When we partying at the casino? Im bored as ****!


----------



## tls22 (Sep 30, 2007)

Lookin at that map, its just crazy how there is all ran over jersey and a blizzard in a place that gets hurricanes!:crying:


----------



## ColliganLands (Sep 4, 2008)

were getting all rain here too. the week off from work is sure nice but im ready to get back out there and stop buying s*** i dont need


----------



## iceyman (Mar 1, 2007)

This rare snow event is the earliest measurable snowfall of the fall/winter season in recorded history at beaumont port arthur and lake charles. In addition...all time record snowfall amounts for the month of december have been set at both beaumont port arthur and lake charles.
Can you believe this is new orleans?? maybe one day tim well be the ones getting the records


----------



## tls22 (Sep 30, 2007)

Yes 63 degrees yesterday! I was listening to xmass music and watching jd push snow! This is by far the worse start to winter ever! I miss the fast times of landscaping and grass cutting! I have been off for 3 days and im bored out of my mind! I think im going to see if i can sell more leaf clean-ups, the weather is to nice not to! So those getting snow enjoy it! I dont know who i pissed off, but it does not snow here. Its just so hard to get snow in the winter, i have better luck in October!

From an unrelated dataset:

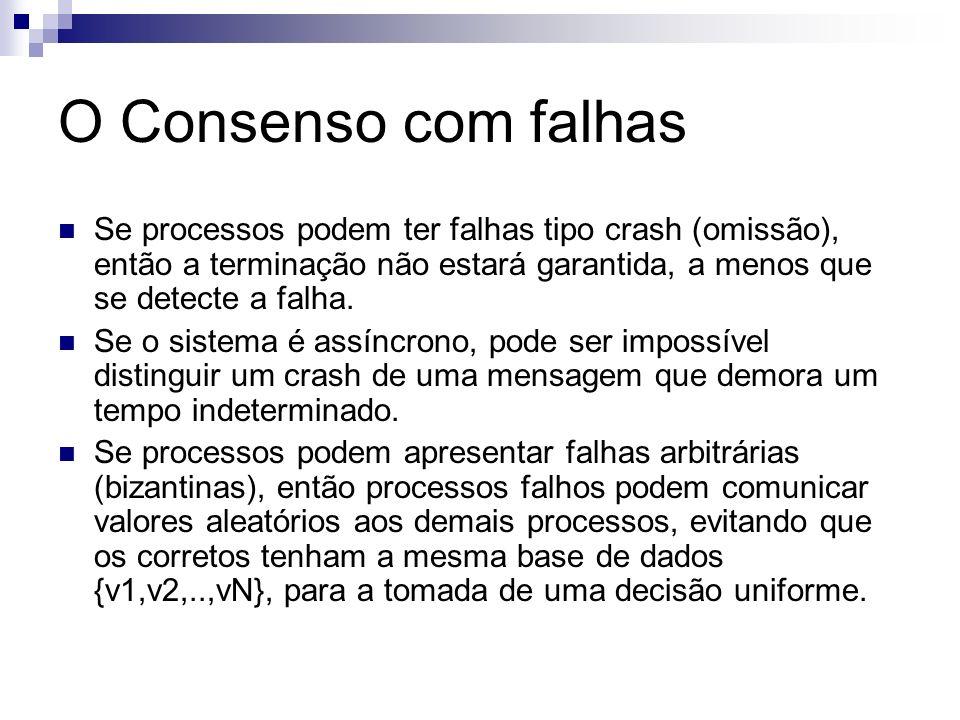 O Consenso com falhas Se processos podem ter falhas tipo crash (omissão), então a terminação não estará garantida, a menos que se detecte a falha. Se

So here i sit in my pj's sipping coffee and watching plow vids of people that live in another country! I guess i could go back to bed, but thats just not productive! My truck is in the shop so i have no where to go!


----------



## tls22 (Sep 30, 2007)

The reports out of Louisiana.......+snow means heavy snow! Unreal:crying:




KMSY 111353Z 27013KT 1/4SM SN FG BKN009 OVC015 01/M01 A2984 RMK AO2
RAB02E47PLB37E53SNB45 SLP105 P0003 T00111006 RVRNO=
KMSY 111410Z 27012KT 1/8SM SN FG OVC004 01/M01 A2984 RMK AO2 P0002 RVRNO=
KMSY 111412Z 26013KT 1/8SM +SN FG OVC004 01/M01 A2984 RMK AO2 P0003 RVRNO=
KMSY 111420Z 25010KT 1/8SM +SN FG OVC006 01/M01 A2984 RMK AO2 P0003 RVRNO=
KMSY 111422Z 25010KT 1/8SM +SN FG OVC004 01/M01 A2984 RMK AO2 P0003 RVRNO=


----------



## 06HD BOSS (Nov 28, 2005)

iceyman;671669 said:


> This rare snow event is the earliest measurable snowfall of the fall/winter season in recorded history at beaumont port arthur and lake charles. In addition...all time record snowfall amounts for the month of december have been set at both beaumont port arthur and lake charles.
> Can you believe this is new orleans?? maybe one day tim well be the ones getting the records


We are getting records Icey...worst winter pattern for the past 3 years lol.
Also for CT, average November snowfall is 3"....nothing
Average Dec rain precipitation is 4" ...its only the 11th and after today we'll be there

For what its worth...in Dec 1945 CT got 45.3" of snow


----------



## 06HD BOSS (Nov 28, 2005)

tls22;671670 said:


> Yes 63 degrees yesterday! I was listening to xmass music and watching jd push snow! This is by far the worse start to winter ever! I miss the fast times of landscaping and grass cutting! I have been off for 3 days and im bored out of my mind! I think im going to see if i can sell more leaf clean-ups, the weather is to nice not to! So those getting snow enjoy it! I dont know who i pissed off, but it does not snow here. Its just so hard to get snow in the winter, i have better luck in october!
> 
> So here i sit in my pj's sipping coffee and watching plow vids of people that live in another country! I guess i could go back to bed, but thats just not productive! My truck is in the shop so i have no where to go!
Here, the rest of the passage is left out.